How does Automate recover if the active appliance dies?

I was wondering how Automate is supposed to recover in a scenario like this:

There are at least two Appliances with Automate Role enabled in the same zone. An Automate action (like provisioning a VM) is triggered and executed.

If the appliance which is currently executing the action dies for some reason, how does MIQ recover?

Does the Automate state machine continue on the last step on the second appliance? Or does it cancel the full request as failed?

Somewhat related: If there are more than two appliance with Automate enabled, does MIQ decide for each individual step which worker will execute the next state, or does it stick to the same appliance?

Any pointers are highly appreciated,

@mkanoor or @gmccullough any pointers here?

Currently there is no way to restart a task from a failed appliance. When a task is running the failure could happen at any point in the internal workflow or in the automate engine. We don’t have checkpoints for the tasks or for the automate engine that would allow us to restart the task.


So I suppose that also answers the second question: An given Automate task “sticks” to one appliance?

If an automate task is running a state machine which has retries, then technically it is possible that the second or any subsequent retry request is going to get queued and will get picked up by the next free worker in the zone which could be same or different. Each state machine retry is a restart of the request except previously processed states would be skipped but any non state machine instances would be resolved again to build up the workspace.

Thank you very much.
++++
Render this sentence from the forum thread on Automate recovery into Spanish: "Currently there is no way to restart a task from a failed appliance." The records below the thread come from a separate source.

**Data section:**
++++
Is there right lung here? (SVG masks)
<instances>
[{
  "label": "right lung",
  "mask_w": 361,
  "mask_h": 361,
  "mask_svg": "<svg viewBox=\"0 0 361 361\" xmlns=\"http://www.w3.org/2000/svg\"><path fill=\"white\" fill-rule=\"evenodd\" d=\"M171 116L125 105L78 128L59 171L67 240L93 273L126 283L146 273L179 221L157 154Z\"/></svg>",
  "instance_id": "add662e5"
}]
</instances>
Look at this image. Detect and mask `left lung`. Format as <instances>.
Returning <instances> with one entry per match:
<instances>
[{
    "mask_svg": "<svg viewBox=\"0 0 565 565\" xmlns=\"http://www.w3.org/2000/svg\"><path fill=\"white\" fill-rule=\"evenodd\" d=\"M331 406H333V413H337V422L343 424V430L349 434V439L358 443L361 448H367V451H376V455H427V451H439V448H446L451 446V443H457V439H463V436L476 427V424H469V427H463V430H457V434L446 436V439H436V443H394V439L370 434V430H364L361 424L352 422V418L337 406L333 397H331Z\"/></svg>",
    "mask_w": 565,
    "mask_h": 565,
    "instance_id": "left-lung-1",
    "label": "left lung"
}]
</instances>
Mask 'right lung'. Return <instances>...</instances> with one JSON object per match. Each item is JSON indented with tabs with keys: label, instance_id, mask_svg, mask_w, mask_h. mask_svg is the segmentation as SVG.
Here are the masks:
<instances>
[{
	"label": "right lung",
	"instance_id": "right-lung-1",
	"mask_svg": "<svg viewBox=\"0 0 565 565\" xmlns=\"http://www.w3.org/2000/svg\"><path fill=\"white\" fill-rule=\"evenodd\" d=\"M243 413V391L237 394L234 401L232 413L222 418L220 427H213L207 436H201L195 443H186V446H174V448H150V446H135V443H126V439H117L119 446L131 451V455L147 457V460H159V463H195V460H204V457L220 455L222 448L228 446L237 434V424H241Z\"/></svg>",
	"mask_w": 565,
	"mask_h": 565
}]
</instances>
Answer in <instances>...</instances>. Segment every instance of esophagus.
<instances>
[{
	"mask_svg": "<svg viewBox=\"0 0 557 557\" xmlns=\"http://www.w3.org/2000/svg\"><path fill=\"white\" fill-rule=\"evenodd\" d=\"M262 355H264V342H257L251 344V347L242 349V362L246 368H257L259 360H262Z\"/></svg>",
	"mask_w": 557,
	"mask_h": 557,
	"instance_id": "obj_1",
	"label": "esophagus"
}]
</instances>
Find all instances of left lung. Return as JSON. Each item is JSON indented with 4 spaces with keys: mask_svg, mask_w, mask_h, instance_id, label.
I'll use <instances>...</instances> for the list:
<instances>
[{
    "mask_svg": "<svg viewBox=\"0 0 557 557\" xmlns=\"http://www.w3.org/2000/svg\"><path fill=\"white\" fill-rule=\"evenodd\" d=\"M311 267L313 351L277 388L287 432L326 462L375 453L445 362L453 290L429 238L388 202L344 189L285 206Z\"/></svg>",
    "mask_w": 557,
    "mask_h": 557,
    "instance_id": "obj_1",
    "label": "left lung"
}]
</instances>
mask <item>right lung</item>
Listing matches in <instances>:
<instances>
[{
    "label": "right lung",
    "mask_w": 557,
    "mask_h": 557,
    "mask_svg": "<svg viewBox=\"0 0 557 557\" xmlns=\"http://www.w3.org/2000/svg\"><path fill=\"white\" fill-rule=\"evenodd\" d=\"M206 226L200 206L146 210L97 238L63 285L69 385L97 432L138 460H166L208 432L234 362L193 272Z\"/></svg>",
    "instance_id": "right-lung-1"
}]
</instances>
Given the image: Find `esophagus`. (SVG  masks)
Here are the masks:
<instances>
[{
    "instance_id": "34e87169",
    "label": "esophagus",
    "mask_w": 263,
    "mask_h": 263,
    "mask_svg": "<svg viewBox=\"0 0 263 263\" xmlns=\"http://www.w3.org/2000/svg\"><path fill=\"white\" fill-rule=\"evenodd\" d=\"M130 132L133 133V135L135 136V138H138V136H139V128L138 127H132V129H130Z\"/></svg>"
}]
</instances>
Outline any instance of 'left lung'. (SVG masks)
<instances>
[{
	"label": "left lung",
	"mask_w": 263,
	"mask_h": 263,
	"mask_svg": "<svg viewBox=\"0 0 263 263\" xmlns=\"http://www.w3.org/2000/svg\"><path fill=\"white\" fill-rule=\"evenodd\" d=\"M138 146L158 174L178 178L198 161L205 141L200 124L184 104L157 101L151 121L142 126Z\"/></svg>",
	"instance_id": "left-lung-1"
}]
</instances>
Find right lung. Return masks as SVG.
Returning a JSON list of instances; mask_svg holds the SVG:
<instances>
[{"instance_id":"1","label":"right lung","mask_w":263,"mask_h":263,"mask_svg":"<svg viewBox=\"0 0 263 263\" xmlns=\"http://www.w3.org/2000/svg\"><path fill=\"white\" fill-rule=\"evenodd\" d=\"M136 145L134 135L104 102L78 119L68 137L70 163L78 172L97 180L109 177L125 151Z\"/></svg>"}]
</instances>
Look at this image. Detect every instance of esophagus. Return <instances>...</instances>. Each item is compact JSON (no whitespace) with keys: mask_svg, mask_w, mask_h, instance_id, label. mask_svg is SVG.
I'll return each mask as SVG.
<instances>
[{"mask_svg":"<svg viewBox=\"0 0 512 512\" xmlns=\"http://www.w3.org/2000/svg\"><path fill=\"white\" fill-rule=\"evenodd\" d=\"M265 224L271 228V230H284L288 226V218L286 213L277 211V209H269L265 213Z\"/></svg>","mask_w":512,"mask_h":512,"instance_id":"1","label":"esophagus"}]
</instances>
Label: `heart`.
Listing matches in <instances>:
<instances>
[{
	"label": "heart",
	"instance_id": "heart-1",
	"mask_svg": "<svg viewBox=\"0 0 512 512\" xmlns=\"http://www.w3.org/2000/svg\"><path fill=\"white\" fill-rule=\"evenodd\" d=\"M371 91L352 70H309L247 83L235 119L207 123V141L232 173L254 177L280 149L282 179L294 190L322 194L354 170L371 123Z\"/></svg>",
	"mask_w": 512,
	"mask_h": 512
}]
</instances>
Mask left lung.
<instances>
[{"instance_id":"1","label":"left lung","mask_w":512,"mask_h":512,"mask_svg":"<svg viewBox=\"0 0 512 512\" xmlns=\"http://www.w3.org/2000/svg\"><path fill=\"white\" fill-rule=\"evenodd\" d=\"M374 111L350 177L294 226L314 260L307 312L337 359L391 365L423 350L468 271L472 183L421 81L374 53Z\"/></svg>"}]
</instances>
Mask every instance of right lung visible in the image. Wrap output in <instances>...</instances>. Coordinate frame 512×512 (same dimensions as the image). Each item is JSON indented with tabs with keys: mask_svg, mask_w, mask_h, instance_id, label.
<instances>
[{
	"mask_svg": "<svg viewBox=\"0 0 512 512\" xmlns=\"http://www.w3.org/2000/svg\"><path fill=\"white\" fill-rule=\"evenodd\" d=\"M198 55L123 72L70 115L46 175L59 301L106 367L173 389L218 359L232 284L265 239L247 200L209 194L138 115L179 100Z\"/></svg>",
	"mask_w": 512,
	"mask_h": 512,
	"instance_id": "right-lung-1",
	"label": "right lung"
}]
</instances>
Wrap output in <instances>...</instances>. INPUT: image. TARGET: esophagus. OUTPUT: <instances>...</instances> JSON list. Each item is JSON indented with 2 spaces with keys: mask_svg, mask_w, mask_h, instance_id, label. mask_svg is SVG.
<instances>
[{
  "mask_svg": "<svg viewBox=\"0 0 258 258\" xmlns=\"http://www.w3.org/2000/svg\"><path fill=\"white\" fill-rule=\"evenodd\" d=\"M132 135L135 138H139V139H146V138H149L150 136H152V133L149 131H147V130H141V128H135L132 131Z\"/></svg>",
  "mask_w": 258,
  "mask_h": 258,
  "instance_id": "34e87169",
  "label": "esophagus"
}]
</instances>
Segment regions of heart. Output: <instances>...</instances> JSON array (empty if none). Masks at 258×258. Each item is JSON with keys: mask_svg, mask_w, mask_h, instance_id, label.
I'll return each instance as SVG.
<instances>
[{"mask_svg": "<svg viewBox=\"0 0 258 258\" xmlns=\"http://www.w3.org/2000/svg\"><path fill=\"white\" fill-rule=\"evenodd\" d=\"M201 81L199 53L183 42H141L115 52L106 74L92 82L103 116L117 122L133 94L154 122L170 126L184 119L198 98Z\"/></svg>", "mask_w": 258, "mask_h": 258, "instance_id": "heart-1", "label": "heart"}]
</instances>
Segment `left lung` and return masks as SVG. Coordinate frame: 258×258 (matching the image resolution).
++++
**In response:** Actualmente no hay forma de reiniciar una tarea desde un dispositivo que ha fallado.